As I understand it rack pulls put more focus on the back and less on the hams/glutes. I think it would be fine to use rack pulls instead of regular deads, as long as you throw in some posterior pulling somewhere else in your routine, e.g. Romanian deads, GHR's, Good mornings ect.


----------



## Gazhole (May 13, 2009)

IMO, posterior chain is far more important than traps. You can always add in some shrugs/static holds/farmers walks to work traps, and throw in some rack pulls every now and again, keeping deads as they are.


----------



## Hench (May 13, 2009)

Gazhole said:


> IMO, posterior chain is far more important than traps. You can always add in some shrugs/static holds/farmers walks to work traps, and throw in some rack pulls every now and again, keeping deads as they are.

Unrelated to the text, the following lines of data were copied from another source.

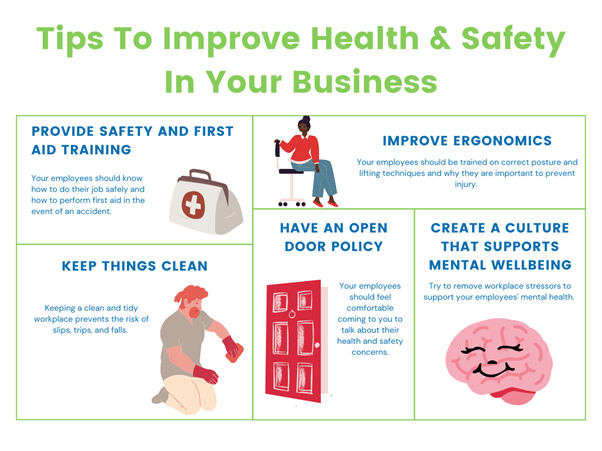 Tips To Improve Health & Safety In Your Business

PROVIDE SAFETY AND FIRST AID TRAINING

Your employees should know how to do their job safely and how to perform first aid in the event of an accident.

IMPROVE ERGONOMICS

Your employees should be trained on correct posture and lifting techniques and why they are important to prevent injury.

KEEP THINGS CLEAN

Keeping a clean and tidy workplace prevents the risk of slips, trips, and falls.

HAVE AN OPEN DOOR POLICY

Your employees should feel comfortable coming to you to talk about their health and safety concerns.

CREATE A CULTURE THAT SUPPORTS MENTAL WELLBEING

Try to remove workplace stressors to support your employees' mental health.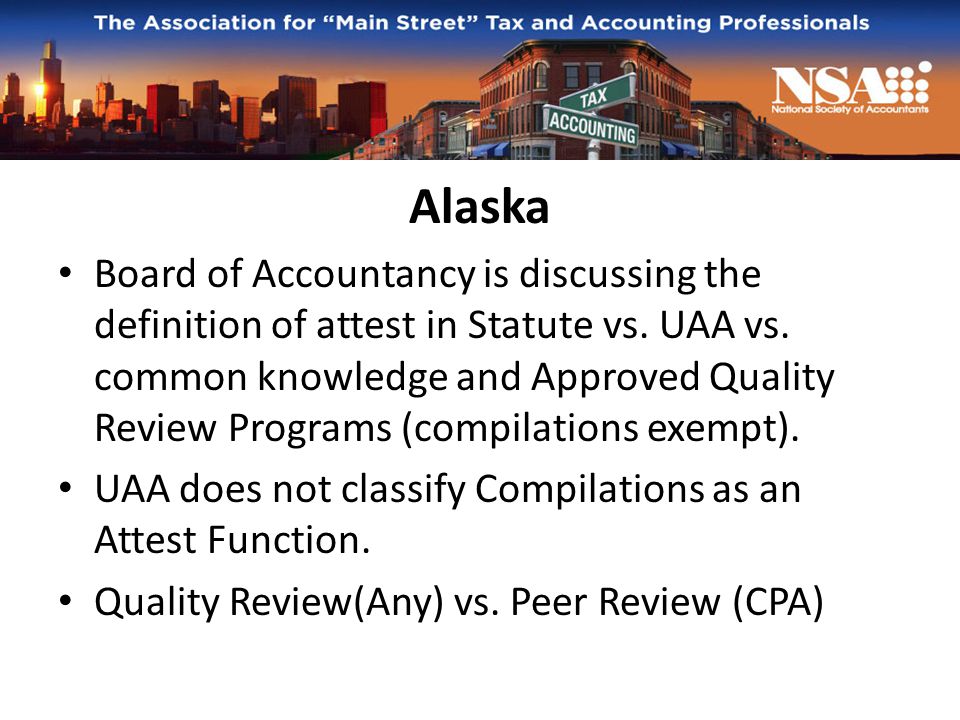 The Association for “Main Street” Tax and Accounting Professionals

TAX
ACCOUNTING

NSA
National Society of Accountants

Alaska

• Board of Accountancy is discussing the definition of attest in Statute vs. UAA vs. common knowledge and Approved Quality Review Programs (compilations exempt).
• UAA does not classify Compilations as an Attest Function.
• Quality Review(Any) vs. Peer Review (CPA)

Which is better for the lower posterior Gaz, regular deads or roman. deads?


----------



## Gazhole (May 13, 2009)

Moondogg said:


> Which is better for the lower posterior Gaz, regular deads or roman. deads?



I find i can get far more hamstring involved in RDLs than with regulars, simply by pushing my ass backwards during the negative portion. Because of the static position, RDLs seem to be tougher on the lower back too. Which can either be a good thing or a bad thing.

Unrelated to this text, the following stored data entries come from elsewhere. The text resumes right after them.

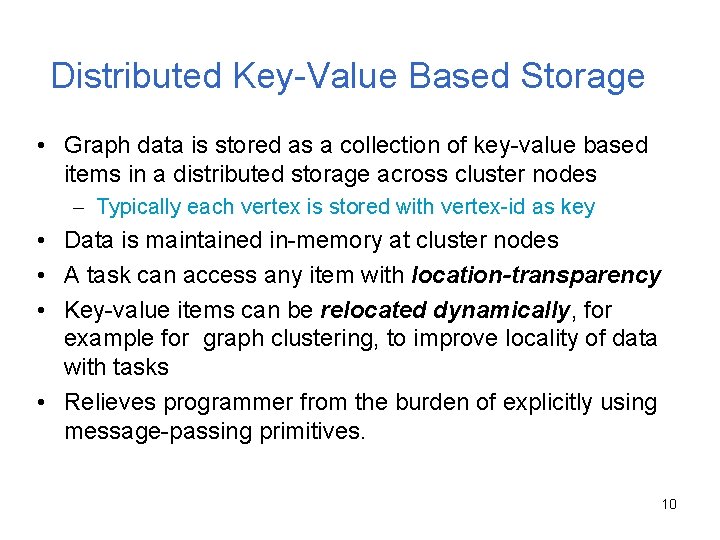 Distributed Key-Value Based Storage

• Graph data is stored as a collection of key-value based items in a distributed storage across cluster nodes
– Typically each vertex is stored with vertex-id as key
• Data is maintained in-memory at cluster nodes
• A task can access any item with location-transparency
• Key-value items can be relocated dynamically, for example for graph clustering, to improve locality of data with tasks
• Relieves programmer from the burden of explicitly using message-passing primitives.

10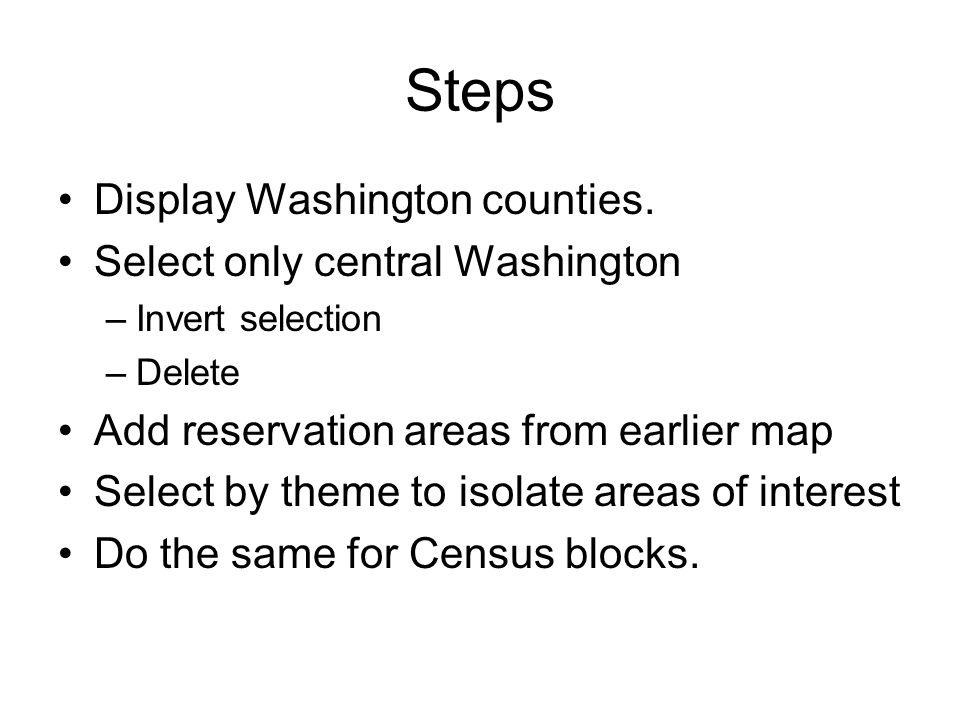 Steps

• Display Washington counties.
• Select only central Washington
– Invert selection
– Delete
• Add reservation areas from earlier map
• Select by theme to isolate areas of interest
• Do the same for Census blocks.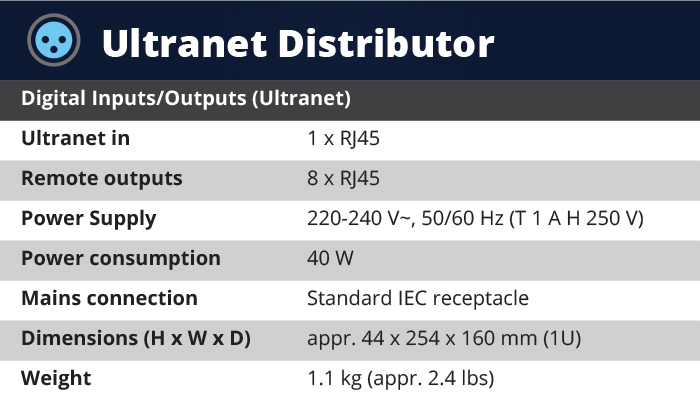 Ultranet Distributor

| Digital Inputs/Outputs (Ultranet) | |
|---|---|
| Ultranet in | 1 x RJ45 |
| Remote outputs | 8 x RJ45 |
| Power Supply | 220-240 V~, 50/60 Hz (T 1 A H 250 V) |
| Power consumption | 40 W |
| Mains connection | Standard IEC receptacle |
| Dimensions (H x W x D) | appr. 44 x 254 x 160 mm (1U) |
| Weight | 1.1 kg (appr. 2.4 lbs) |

For overall development though, go with proper deads every time. The main reason i mostly do RDLs is really just a form issue with me. I find full deads really really awkward since my back injury. Im working on flexibility, and its getting better every time i try. Just gonna be a long time before im totally comfortable in the starting position.

Which do you prefer, out of interest?


----------



## Hench (May 13, 2009)

Gazhole said:


> I find i can get far more hamstring involved in RDLs than with regulars, simply by pushing my ass backwards during the negative portion. Because of the static position, RDLs seem to be tougher on the lower back too. Which can either be a good thing or a bad thing.
> 
> For overall development though, go with proper deads every time. The main reason i mostly do RDLs is really just a form issue with me. I find full deads really really awkward since my back injury. Im working on flexibility, and its getting better every time i try. Just gonna be a long time before im totally comfortable in the starting position.
> 
> Which do you prefer, out of interest?



Regular deads feel more comfortable to me. As you mentioned above, I find RDL tough on my lower back. I still include them in my routine, but I go lighter and slightly higher reps than I would ideally like. 

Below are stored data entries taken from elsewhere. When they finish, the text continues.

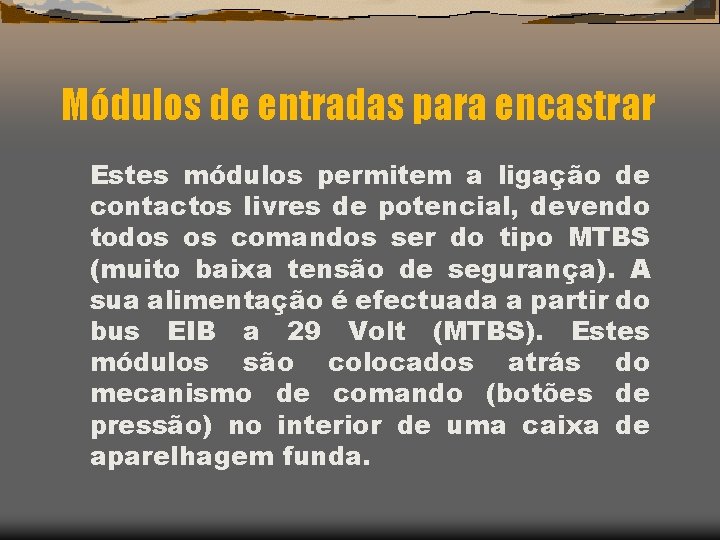 Módulos de entradas para encastrar

Estes módulos permitem a ligação de contactos livres de potencial, devendo todos os comandos ser do tipo MTBS (muito baixa tensão de segurança). A sua alimentação é efectuada a partir do bus EIB a 29 Volt (MTBS). Estes módulos são colocados atrás do mecanismo de comando (botões de pressão) no interior de uma caixa de aparelhagem funda.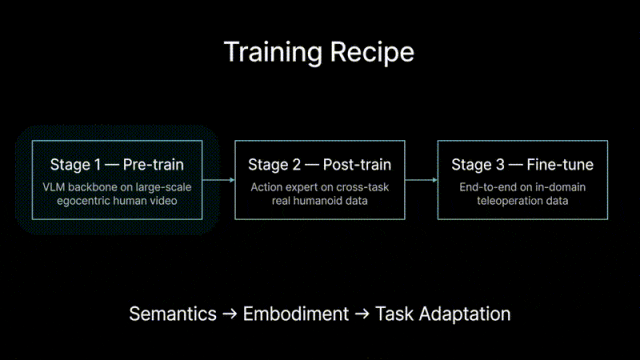 Training Recipe

Stage 1 — Pre-train
VLM backbone on large-scale egocentric human video

Stage 2 — Post-train
Action expert on cross-task real humanoid data

Stage 3 — Fine-tune
End-to-end on in-domain teleoperation data

Semantics → Embodiment → Task Adaptation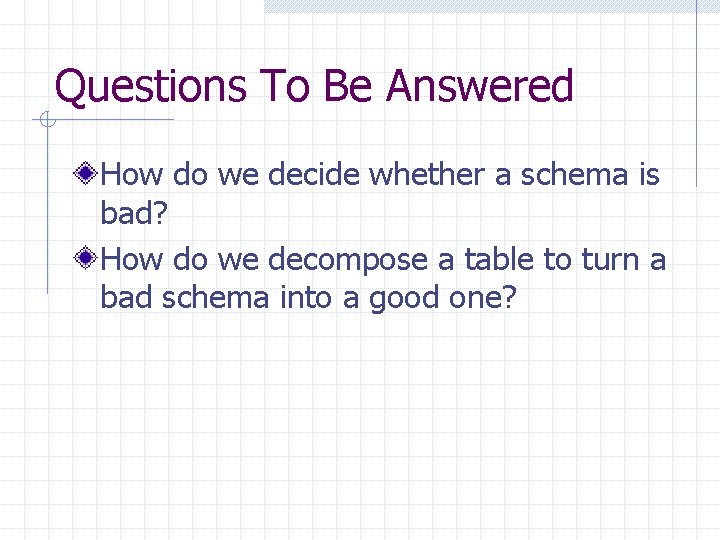 Questions To Be Answered

How do we decide whether a schema is bad?

How do we decompose a table to turn a bad schema into a good one?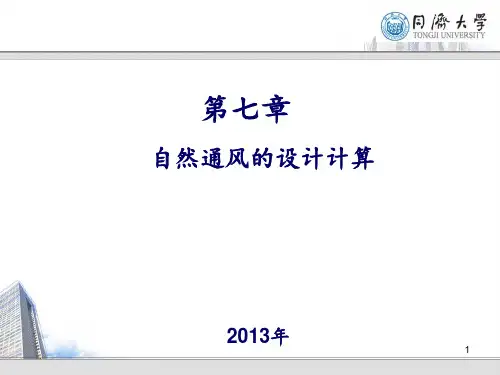 同濟大學
TONGJI UNIVERSITY

第七章

自然通风的设计计算

2013年

1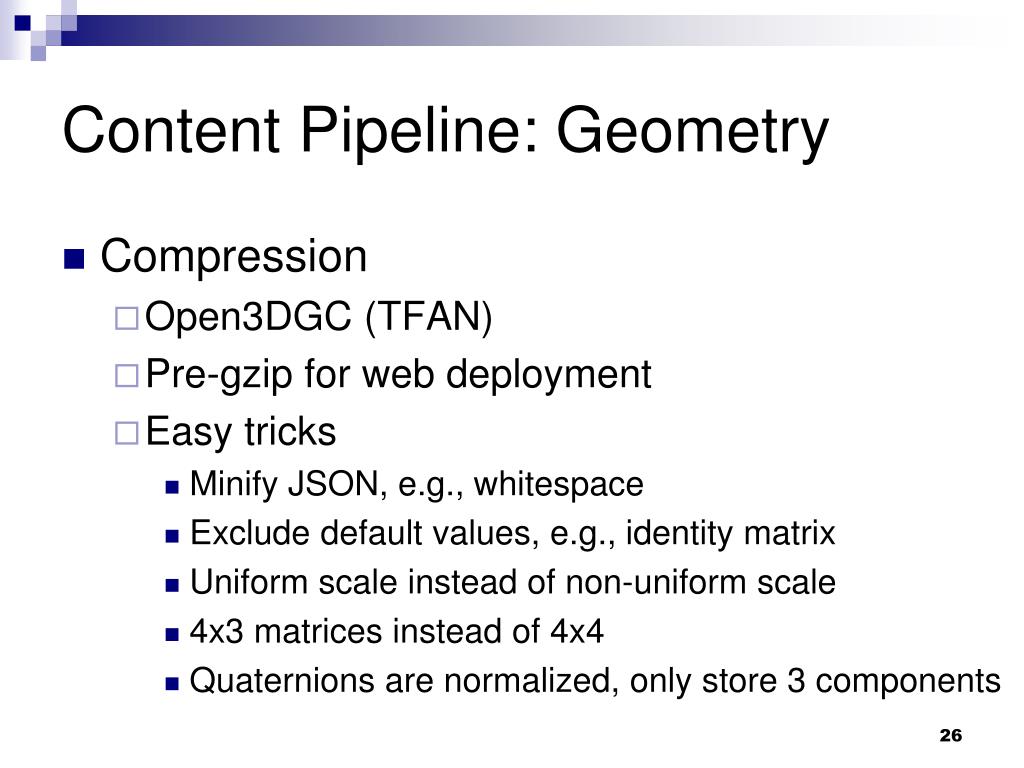 Content Pipeline: Geometry

Compression

Open3DGC (TFAN)

Pre-gzip for web deployment

Easy tricks

Minify JSON, e.g., whitespace

Exclude default values, e.g., identity matrix

Uniform scale instead of non-uniform scale

4x3 matrices instead of 4x4

Quaternions are normalized, only store 3 components

26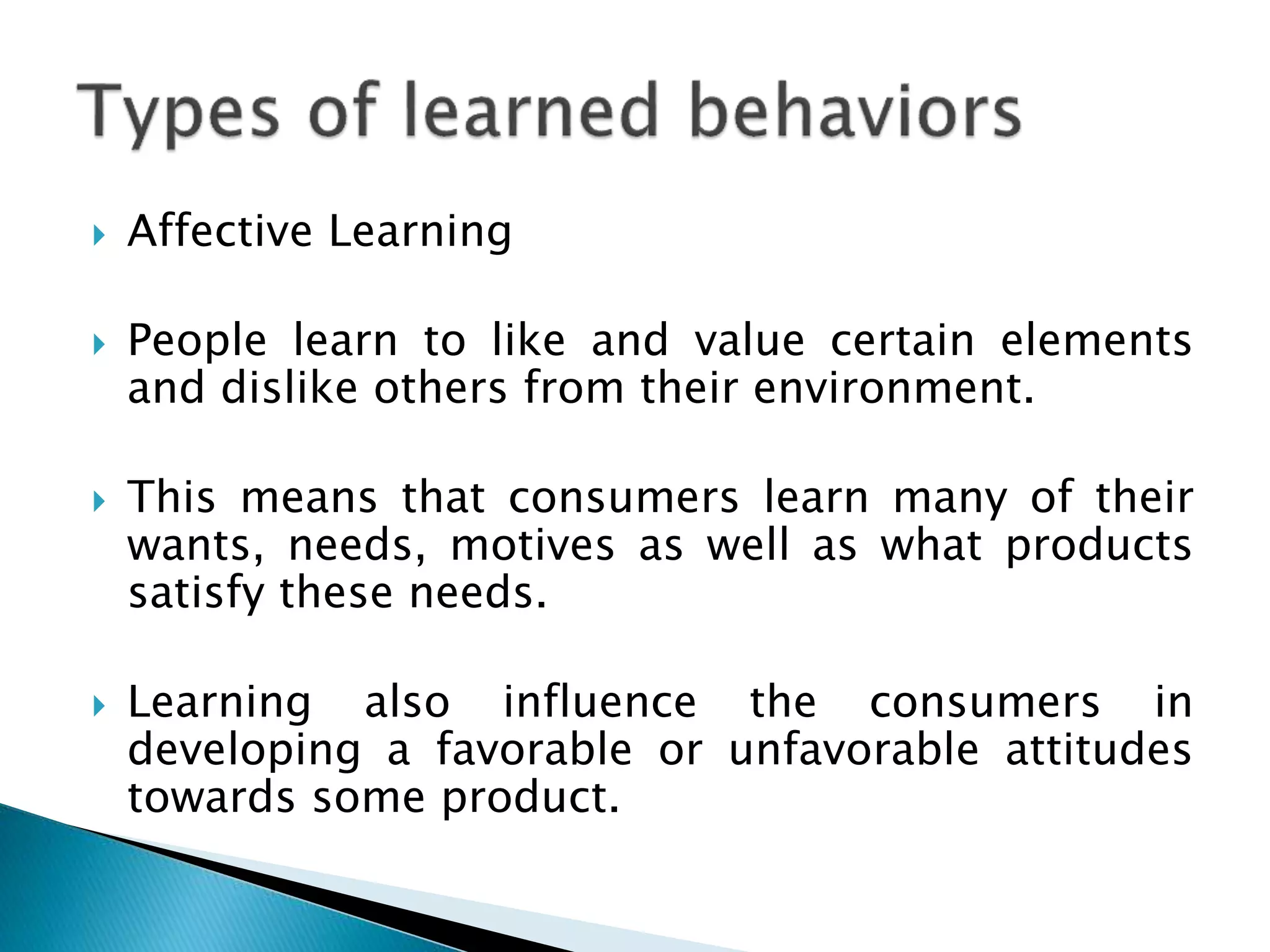 Types of learned behaviors

Affective Learning

People learn to like and value certain elements and dislike others from their environment.

This means that consumers learn many of their wants, needs, motives as well as what products satisfy these needs.

Learning also influence the consumers in developing a favorable or unfavorable attitudes towards some product.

Since switching to higher reps on the RDL's ive been doing heavy sets of 5x5 Good Mornings. These feel great, cause me zero lower back pain and im seeing some good growth in my hams and glutes. How does you back feel when you do GM's?


----------



## vader (May 13, 2009)

traps?? try hangcleans they  blast the traps big time. I also do alot of rack pulls with a real squeeze at the top of the rep.


----------



## Gazhole (May 14, 2009)

Moondogg said:


> Regular deads feel more comfortable to me. As you mentioned above, I find RDL tough on my lower back. I still include them in my routine, but I go lighter and slightly higher reps than I would ideally like.
> 
> Since switching to higher reps on the RDL's ive been doing heavy sets of 5x5 Good Mornings. These feel great, cause me zero lower back pain and im seeing some good growth in my hams and glutes. How does you back feel when you do GM's?



Good Mornings are a great option if they're comfortable, really good exercise.

Surprisingly, Good Mornings are less comfortable for me than RDLs. I still enjoy them, they just mess with my lower back something awful. Pretty much do the same as you do with RDLs and only do a relatively low weight, haha.

I remember doing a 1RM at about 75KG on Good Mornings, that seems impossible now


----------